One can also combine automatic text summarization with visualization. In the past few years I have been working on both aspects. For anyone who would like to get their web pages and Google searches instantly summarized I can point to Context Organizer (http://www.contextdiscovery.com).
Another improvement can be to apply scripts that summarize large number of search results and report to the user. This way the user takes advantage of a summarizing robot that spiders large number of pages and extracts only the topics that are of interest to the user – context matters.
Large amount of information is a good thing providing that we have more practical ways to take advantage of it.
Best regards,
Henry
Stephen, This is very thought provoking. Have you considered writing a guest post for http://www.thethinkingblog.com?
Regarding this post, some thoughts:
-for me the bottleneck is there is more to-do than I actually have time for, so prioritization is key.
-design wise: I totally agree that a simple design makes using a tool a delight. If the design is confusing or visually distracting or stressful, then as a user, I want to move onto something else.
great post!
A couple of thoughts on this:
1) I’m a proponent of simplifying what you need to do down to 3 things (or so) a day — so you don’t need to organize it or use different visual presentations for your to-do information.
2) Having said that, here’s how I would envision the perfect GTD-like app:
* Capture is a Quicksilver-like thing that pops up with a keystroke, where you enter an object and a verb (“read X”, or “write Z”) with an option to enter time/date (if it’s an event), context and project. Once entered, the capture applet disappears.
* Whatever context you’re in (on the road, at home, computer, iPhone, etc.) … you can call up a visual list of what needs to be done in that context with a keystroke.
* From that visual context list, select what you want to do right now … the list and everything else disappears, the app needed to do that task pops up (with any relevant info and docs), with no other distractions except that task before you.

--------------------------------

TASKS TO PERFORM:
• a. Say whether each statement below agrees with the blog comments above. Answer yes or no for each, and quote the words that decide it.
(i) One comment names Context Organizer as a way to get web pages and Google searches summarized right away.
(ii) One commenter wants to keep using a tool when its design is confusing.
(iii) In the envisioned app, the capture applet stays on screen after something is entered.
• b. Answer these questions using the blog comments above.
(i) What does the summarizing robot pull out of the pages it spiders?
(ii) What is the bottleneck for the commenter who stresses prioritization?
(iii) How many things a day does one commenter suggest boiling a to-do list down to?
• c. Pick up the blog comments above after their last sentence and carry them on.

--------------------------------

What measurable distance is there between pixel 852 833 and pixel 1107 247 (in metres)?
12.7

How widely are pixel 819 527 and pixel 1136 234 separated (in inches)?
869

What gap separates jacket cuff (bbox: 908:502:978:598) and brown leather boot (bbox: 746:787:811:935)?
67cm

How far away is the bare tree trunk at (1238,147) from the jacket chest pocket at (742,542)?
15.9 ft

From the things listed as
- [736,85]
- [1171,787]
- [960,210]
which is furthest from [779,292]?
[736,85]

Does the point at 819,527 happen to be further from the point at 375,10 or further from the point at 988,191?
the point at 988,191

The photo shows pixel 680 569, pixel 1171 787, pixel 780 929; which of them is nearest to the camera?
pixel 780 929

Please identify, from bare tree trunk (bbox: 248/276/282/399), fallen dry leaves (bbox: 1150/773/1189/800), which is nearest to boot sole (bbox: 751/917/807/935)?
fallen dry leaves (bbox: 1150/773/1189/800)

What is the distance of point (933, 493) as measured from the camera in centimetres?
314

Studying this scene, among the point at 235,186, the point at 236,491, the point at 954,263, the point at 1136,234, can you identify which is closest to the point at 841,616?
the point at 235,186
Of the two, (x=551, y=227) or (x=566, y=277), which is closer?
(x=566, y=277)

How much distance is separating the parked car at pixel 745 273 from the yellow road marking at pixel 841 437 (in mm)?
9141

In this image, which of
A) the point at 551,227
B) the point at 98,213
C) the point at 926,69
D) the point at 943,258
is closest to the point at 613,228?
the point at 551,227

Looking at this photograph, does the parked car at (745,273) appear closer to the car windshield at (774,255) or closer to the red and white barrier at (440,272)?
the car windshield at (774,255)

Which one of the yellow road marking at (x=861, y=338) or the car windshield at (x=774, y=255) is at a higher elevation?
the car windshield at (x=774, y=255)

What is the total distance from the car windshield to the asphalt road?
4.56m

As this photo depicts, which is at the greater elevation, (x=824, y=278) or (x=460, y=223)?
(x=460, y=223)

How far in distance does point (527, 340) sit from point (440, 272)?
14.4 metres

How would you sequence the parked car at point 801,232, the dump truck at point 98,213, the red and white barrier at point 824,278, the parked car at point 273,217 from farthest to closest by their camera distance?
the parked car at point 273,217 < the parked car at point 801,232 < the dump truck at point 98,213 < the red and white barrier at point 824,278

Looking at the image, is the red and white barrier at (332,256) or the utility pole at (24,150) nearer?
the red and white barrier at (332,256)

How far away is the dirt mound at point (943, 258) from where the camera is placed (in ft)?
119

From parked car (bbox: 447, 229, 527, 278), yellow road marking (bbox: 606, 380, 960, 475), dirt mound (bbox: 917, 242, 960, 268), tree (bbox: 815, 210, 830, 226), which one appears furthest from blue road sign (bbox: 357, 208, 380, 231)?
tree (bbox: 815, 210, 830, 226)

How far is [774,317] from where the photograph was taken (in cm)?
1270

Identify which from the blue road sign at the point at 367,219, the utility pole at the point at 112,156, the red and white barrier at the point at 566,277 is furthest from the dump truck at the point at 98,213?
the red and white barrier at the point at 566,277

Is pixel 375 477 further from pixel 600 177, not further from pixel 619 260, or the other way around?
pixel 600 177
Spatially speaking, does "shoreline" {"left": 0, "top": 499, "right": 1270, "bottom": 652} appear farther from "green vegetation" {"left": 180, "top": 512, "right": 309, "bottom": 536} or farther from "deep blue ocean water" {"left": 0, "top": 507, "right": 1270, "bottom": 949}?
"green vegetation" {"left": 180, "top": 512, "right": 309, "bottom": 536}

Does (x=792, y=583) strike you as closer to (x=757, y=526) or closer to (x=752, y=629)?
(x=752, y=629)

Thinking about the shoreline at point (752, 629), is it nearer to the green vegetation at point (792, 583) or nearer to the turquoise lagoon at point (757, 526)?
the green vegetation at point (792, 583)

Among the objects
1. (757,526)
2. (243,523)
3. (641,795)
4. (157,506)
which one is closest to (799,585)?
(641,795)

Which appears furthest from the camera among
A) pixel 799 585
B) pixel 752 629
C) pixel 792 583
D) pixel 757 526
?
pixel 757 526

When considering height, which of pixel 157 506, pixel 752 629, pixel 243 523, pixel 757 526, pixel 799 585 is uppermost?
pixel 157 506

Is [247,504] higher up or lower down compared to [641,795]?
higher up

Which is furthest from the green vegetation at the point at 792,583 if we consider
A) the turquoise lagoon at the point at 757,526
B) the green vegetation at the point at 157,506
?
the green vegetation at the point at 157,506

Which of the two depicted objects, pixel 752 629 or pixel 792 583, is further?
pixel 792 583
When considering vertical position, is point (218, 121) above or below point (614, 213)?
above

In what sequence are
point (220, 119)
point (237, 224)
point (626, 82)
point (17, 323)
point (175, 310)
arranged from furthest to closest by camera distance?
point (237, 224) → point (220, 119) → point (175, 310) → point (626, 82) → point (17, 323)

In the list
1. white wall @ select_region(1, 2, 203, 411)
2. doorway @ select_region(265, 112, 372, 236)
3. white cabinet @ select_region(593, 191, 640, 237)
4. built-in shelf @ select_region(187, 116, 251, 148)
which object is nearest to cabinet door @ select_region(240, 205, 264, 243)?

--------------------------------

RESULTS:
• a.
(i) Yes: "For anyone who would like to get their web pages and Google searches instantly summarized I can point to Context Organizer"
(ii) No: "If the design is confusing or visually distracting or stressful, then as a user, I want to move onto something else."
(iii) No: "Once entered, the capture applet disappears."

• b.
(i) Only the topics that are of interest to the user.
(ii) There is more to do than the commenter actually has time for.
(iii) About 3 things a day.

• c.
* You do the task, it’s checked off your list, and the visual context list pops up again for you to make your next decision.
* Project management: at any time, your project list could be called up with a keystroke, giving you a visual of what needs to be done for each project, the desired outcome, a timeline (if needed), completed tasks. This all should be integrated with calendar and contacts.
All of this will come in a couple of years, of course, but the key is the graphical representation, bringing it up and managing it with a keystroke (or whatever input you’re using), smart contexts, the apps needed coming up without having to open them yourself (along with info and docs relevant to the task), and all distractions disappearing while you work on the context.
@Leo – Sign me up for that!
Many approaches to handling information, projects, workflows, etc., implicitly assume that humans all process their stuff the same way. The emphasis today is on visual representation of information, and it has been highly successful in many ways. As a person whose dominant mode of perception is visual, this is fine with me, but a significant percentage, perhaps a majority, of the world’s people perceive the world linearly and aurally. They might recognize and understand mindmaps, for instance, but not find them very useful or even meaningful.
Consequently, there is no best way to represent information that can be universally applied. It would be a tragedy to force everyone to access information the same way, because there would invariably exist a large number of persons who would not be able to take full advantage of the system, even though they might be intelligent and creative.
The upside of this diversity in perceptual modes is that there will always be room for someone to invent new ways of organizing, locating and using information.